### Page excerpt ###

It is therefore an object of the present invention to provide components 
for use in semiconductor processing that are superior in mechanical and 
thermal properties to conventional graphite components. 
It is a further object of the present invention to provide components for 
use in semiconductor processing that are superior in purity 
characteristics to conventional graphite components and to conventional 
carbon/carbon materials. 
SUMMARY OF THE INVENTION 
The present invention provides a high purity carbon/carbon composite 
material consisting of carbon fiber reinforcements within a carbon matrix. 
This material has outstanding thermal capabilities, especially in 
non-oxidizing atmospheres. Before the present invention, use of 
carbon/carbon composite materials in the electronics industry was largely 
restricted due to the inability to produce materials that not only exhibit 
good mechanical properties at high temperature but that are extremely pure 
and will not contaminate sensitive electronic production articles such as 
semiconductor materials or devices, and silicon wafers in particular. 
The present invention therefore provides a high purity, semiconductor 
standard composite comprising a carbon fiber reinforced carbon matrix 
having a level of metal impurity below the detection limit of inductively 
coupled plasma spectroscopy for the metals Ag, Al, Ba, Be, Ca, Cd, Co, Cr, 
Cu, K, Mg, Mn, Mo, Na, Ni, P, Pb, Sr and Zn. 
The present invention further provides semiconductor processing, such as 
Czochralski crystal growing, furnace components and furniture comprising 
the above high purity, carbon/carbon composite, the composite including a 
carbon fiber reinforced carbon matrix having a level of metal impurity 
below the detection limit of inductively coupled plasma spectroscopy for 
the metals Ag, Al, Ba, Be, Ca, Cd, Co, Cr, Cu, K, Mg, Mn, Mo, Na, Ni, P, 
Pb, Sr and Zn. In one embodiment, the present invention provides a 
semiconductor processing furnace heat shield or furnace tube liner 
comprising the high purity, semiconductor standard composite. In another 
embodiment, the present invention provides a Czochralski process crucible 
susceptor comprising the high purity, semiconductor standard composite.

### Entries provided ###

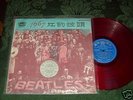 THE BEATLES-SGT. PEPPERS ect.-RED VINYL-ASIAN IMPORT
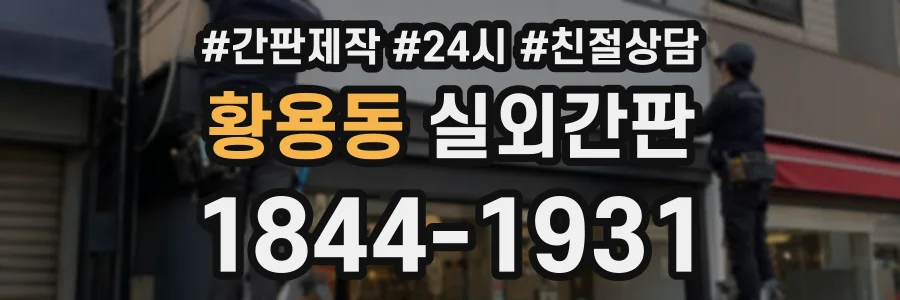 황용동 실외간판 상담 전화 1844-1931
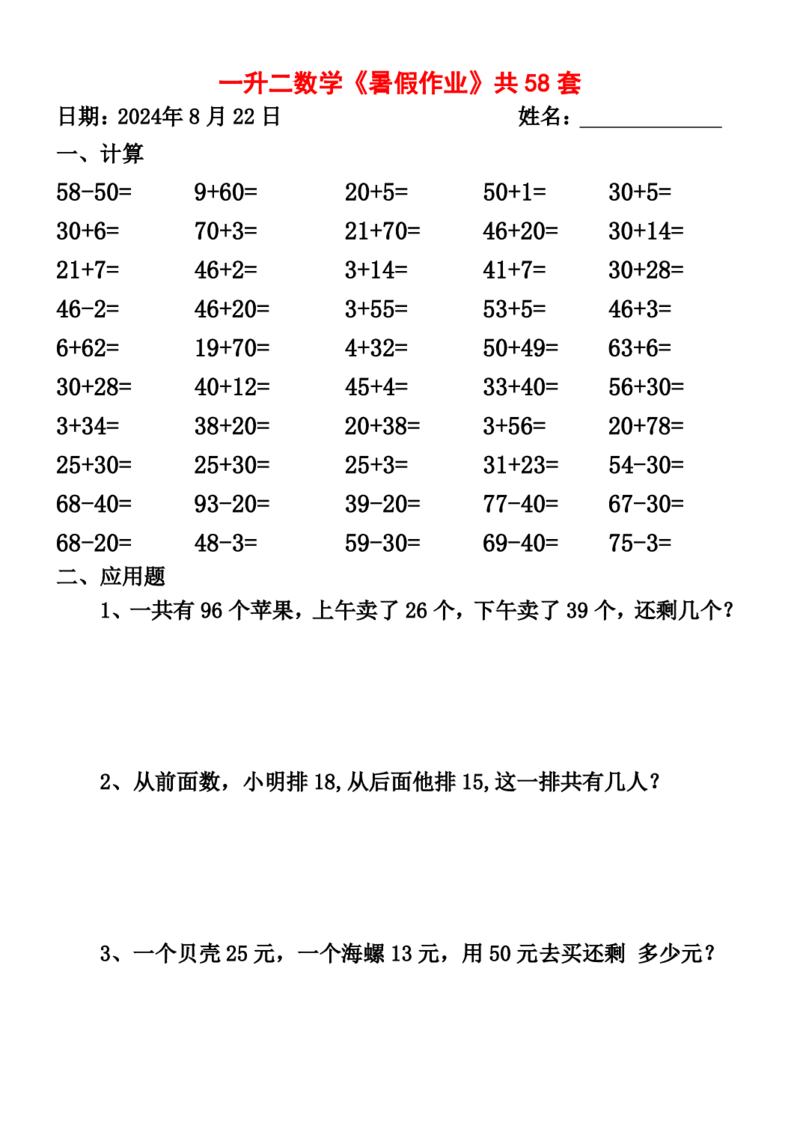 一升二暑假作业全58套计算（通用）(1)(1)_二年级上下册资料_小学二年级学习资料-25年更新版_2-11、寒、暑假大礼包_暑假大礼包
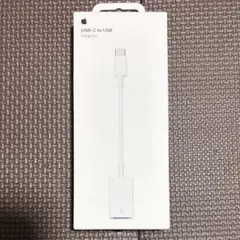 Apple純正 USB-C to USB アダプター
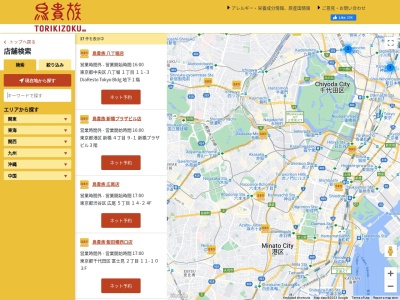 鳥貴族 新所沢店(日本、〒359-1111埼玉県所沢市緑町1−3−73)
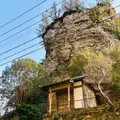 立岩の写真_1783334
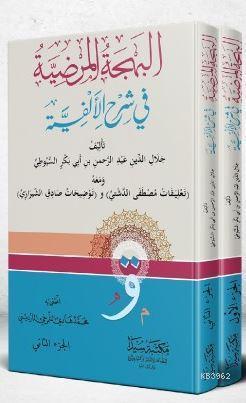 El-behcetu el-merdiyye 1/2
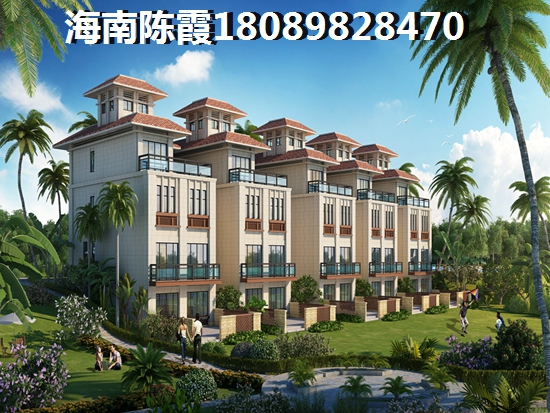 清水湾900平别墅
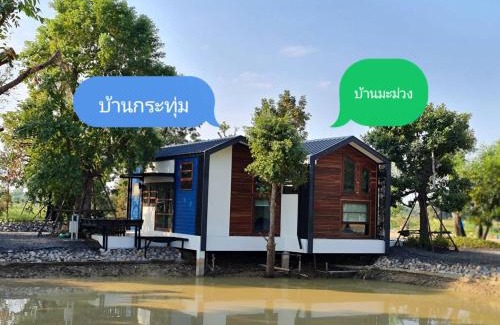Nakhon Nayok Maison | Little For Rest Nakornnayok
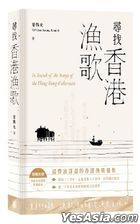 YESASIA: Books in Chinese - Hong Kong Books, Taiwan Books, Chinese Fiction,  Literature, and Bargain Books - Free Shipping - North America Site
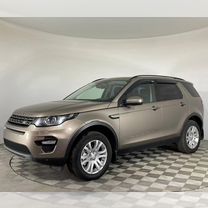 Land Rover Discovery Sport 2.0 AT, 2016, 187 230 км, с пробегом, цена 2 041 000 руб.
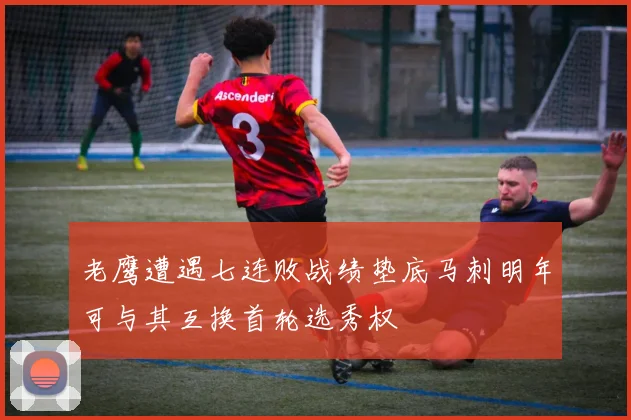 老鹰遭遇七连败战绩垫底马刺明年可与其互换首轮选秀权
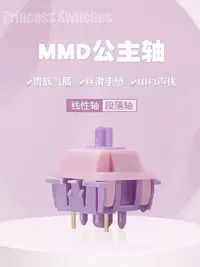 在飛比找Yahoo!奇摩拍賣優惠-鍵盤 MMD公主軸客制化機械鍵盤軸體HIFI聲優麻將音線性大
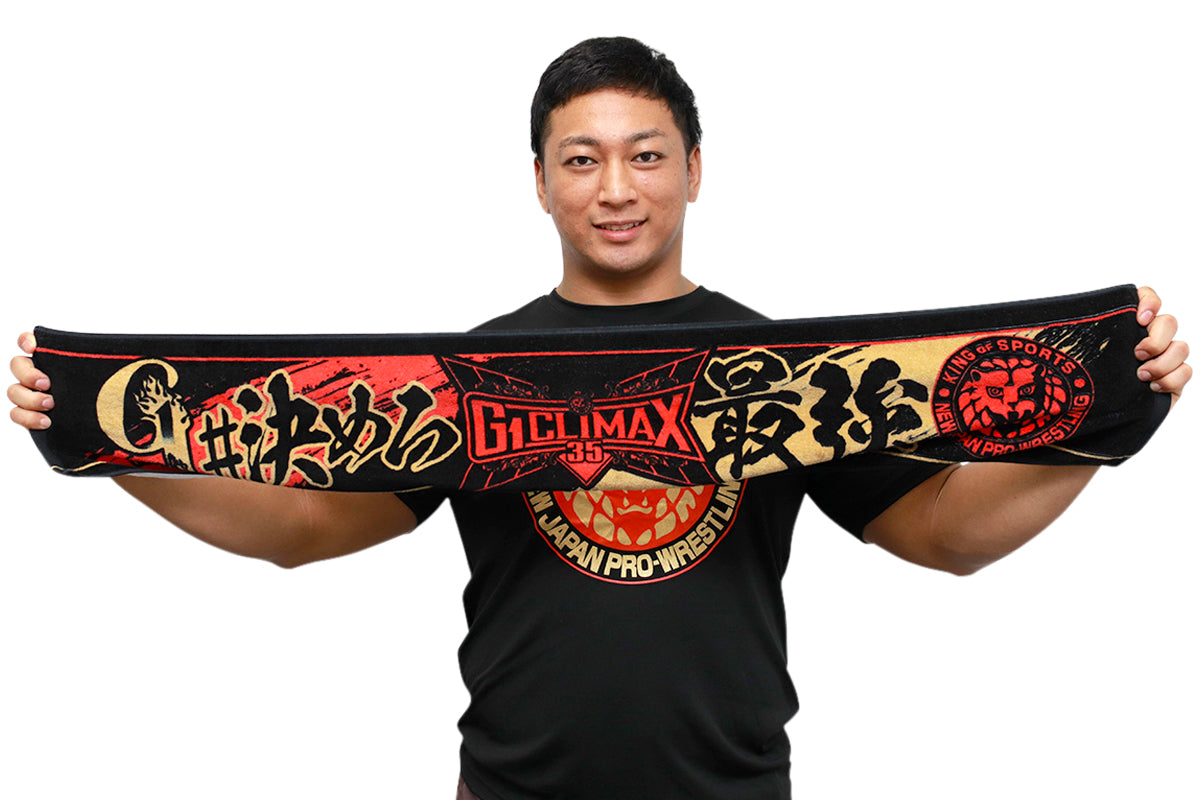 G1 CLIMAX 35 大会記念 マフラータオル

###
### Entries provided ###

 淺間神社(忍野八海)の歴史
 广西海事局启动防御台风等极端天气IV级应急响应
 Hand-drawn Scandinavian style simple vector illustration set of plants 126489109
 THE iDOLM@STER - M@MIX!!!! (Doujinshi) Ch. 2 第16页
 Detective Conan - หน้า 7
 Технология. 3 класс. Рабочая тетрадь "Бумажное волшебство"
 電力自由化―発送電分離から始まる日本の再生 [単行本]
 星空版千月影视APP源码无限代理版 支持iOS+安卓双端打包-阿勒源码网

###

Assigned task 1 -> Copy the passage from the carbon/carbon composite patent text word for word, starting at "This material has" and ending at "P, Pb, Sr and Zn.".
Assigned task 2 -> Translate this sentence from the carbon/carbon composite patent text into Spanish: "This material has outstanding thermal capabilities, especially in non-oxidizing atmospheres."
Assigned task 3 -> Continue the carbon/carbon composite patent text from the point where it stops.

Expected output 1 ->
This material has outstanding thermal capabilities, especially in 
non-oxidizing atmospheres. Before the present invention, use of 
carbon/carbon composite materials in the electronics industry was largely 
restricted due to the inability to produce materials that not only exhibit 
good mechanical properties at high temperature but that are extremely pure 
and will not contaminate sensitive electronic production articles such as 
semiconductor materials or devices, and silicon wafers in particular. 
The present invention therefore provides a high purity, semiconductor 
standard composite comprising a carbon fiber reinforced carbon matrix 
having a level of metal impurity below the detection limit of inductively 
coupled plasma spectroscopy for the metals Ag, Al, Ba, Be, Ca, Cd, Co, Cr, 
Cu, K, Mg, Mn, Mo, Na, Ni, P, Pb, Sr and Zn.

Expected output 2 -> Este material tiene capacidades térmicas excepcionales, especialmente en atmósferas no oxidantes.

Expected output 3 ->
The present invention also provides a semiconductor crystal growing 
apparatus comprising at least one high purity, carbon/carbon composite 
components, said composite including a carbon fiber reinforced carbon 
matrix having a level of metal impurity below the detection limit of 
inductively coupled plasma spectroscopy for the metals Ag, Al, Ba, Be, Ca, 
Cd, Co, Cr, Cu, K, Mg, Mn, Mo, Na, Ni, P, Pb, Sr and Zn. 
According to the present invention, therefore, there is provided a 
Czochralski crystal growing process for pulling a semiconductor ingot from 
a semiconductor material melt, such as a silicon ingot from a silicon 
melt, including providing the semiconductor material (such as silicon) 
melt in a quartz crucible, wherein the quartz crucible is isolated from 
contaminant sources by at least one high purity, carbon/carbon composite 
component. In one embodiment, the process includes intimately supporting 
the crucible with the above susceptor. In another embodiment, the process 
includes disposing the furnace heat shield or furnace tube liner between 
the crystal pulling zone and the heating element. 
The present invention also provides a process for the production of a high 
purity, semiconductor standard carbon/carbon composite comprising: 
heating a carbon fiber reinforcement to at least about 2400.degree. C., 
impregnating the carbon fiber with a matrix precursor of high purity 
(semiconductor quality) carbon, 
carbonizing the impregnated fabric to form a carbonized part, 
densifying the carbonized part with high purity carbon to form a component, 
and 
heating the component at a temperature of at least about 2400.degree. C. to 
form a heat treated component, and 
heating the heat treated component at a temperature of at least about 
2400.degree. C. in a halogen atmosphere to form the high purity composite. 
In one embodiment, densifying the carbonized part includes purging a CVD 
processing furnace with an inert gas at a temperature of at least about 
2400.degree. C., and densifying the carbonized part with CVD carbon in the 
purged CVD furnace to form the component.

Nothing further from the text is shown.